Given data >>
*-*-*

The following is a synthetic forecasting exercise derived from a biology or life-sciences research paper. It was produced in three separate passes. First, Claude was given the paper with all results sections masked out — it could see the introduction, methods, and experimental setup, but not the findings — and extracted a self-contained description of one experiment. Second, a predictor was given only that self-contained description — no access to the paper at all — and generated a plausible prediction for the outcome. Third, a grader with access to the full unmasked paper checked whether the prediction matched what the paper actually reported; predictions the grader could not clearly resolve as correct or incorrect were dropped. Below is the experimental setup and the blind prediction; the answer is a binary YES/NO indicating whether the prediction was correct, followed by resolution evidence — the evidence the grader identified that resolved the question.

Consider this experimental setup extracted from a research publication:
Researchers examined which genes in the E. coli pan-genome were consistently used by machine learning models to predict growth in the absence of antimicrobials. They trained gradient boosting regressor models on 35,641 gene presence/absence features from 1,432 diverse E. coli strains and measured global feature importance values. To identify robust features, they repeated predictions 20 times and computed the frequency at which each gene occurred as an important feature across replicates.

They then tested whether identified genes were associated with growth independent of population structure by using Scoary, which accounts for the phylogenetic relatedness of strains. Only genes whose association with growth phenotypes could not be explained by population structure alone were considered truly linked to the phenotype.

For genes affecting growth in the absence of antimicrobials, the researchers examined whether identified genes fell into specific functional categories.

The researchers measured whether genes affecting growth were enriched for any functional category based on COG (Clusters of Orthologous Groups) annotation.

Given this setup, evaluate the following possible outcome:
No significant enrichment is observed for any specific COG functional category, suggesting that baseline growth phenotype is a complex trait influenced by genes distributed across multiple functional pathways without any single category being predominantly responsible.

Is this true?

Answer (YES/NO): NO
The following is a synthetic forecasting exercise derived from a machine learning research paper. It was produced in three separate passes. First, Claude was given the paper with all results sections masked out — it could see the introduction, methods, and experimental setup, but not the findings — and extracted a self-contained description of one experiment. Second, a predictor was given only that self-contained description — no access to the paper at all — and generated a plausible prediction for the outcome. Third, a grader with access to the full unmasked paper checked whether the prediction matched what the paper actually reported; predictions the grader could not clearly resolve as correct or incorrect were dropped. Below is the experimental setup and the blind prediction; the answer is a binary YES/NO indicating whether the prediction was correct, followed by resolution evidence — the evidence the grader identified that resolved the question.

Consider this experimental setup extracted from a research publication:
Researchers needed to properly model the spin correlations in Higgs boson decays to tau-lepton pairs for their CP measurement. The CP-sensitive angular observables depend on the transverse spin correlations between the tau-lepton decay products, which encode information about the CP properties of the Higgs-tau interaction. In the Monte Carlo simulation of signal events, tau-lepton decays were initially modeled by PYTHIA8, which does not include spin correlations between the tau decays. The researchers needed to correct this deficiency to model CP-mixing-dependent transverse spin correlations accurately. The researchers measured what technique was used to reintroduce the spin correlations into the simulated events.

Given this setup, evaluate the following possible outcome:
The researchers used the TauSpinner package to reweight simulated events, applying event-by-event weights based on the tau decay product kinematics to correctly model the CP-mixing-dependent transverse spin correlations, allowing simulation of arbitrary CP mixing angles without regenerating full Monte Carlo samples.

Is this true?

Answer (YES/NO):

*-*-*

Instructions for the task >> Check each line of the listing for "antimicrobials". Show those that have it.

Exercise solution >>
Researchers examined which genes in the E. coli pan-genome were consistently used by machine learning models to predict growth in the absence of antimicrobials. They trained gradient boosting regressor models on 35,641 gene presence/absence features from 1,432 diverse E. coli strains and measured global feature importance values. To identify robust features, they repeated predictions 20 times and computed the frequency at which each gene occurred as an important feature across replicates.
For genes affecting growth in the absence of antimicrobials, the researchers examined whether identified genes fell into specific functional categories.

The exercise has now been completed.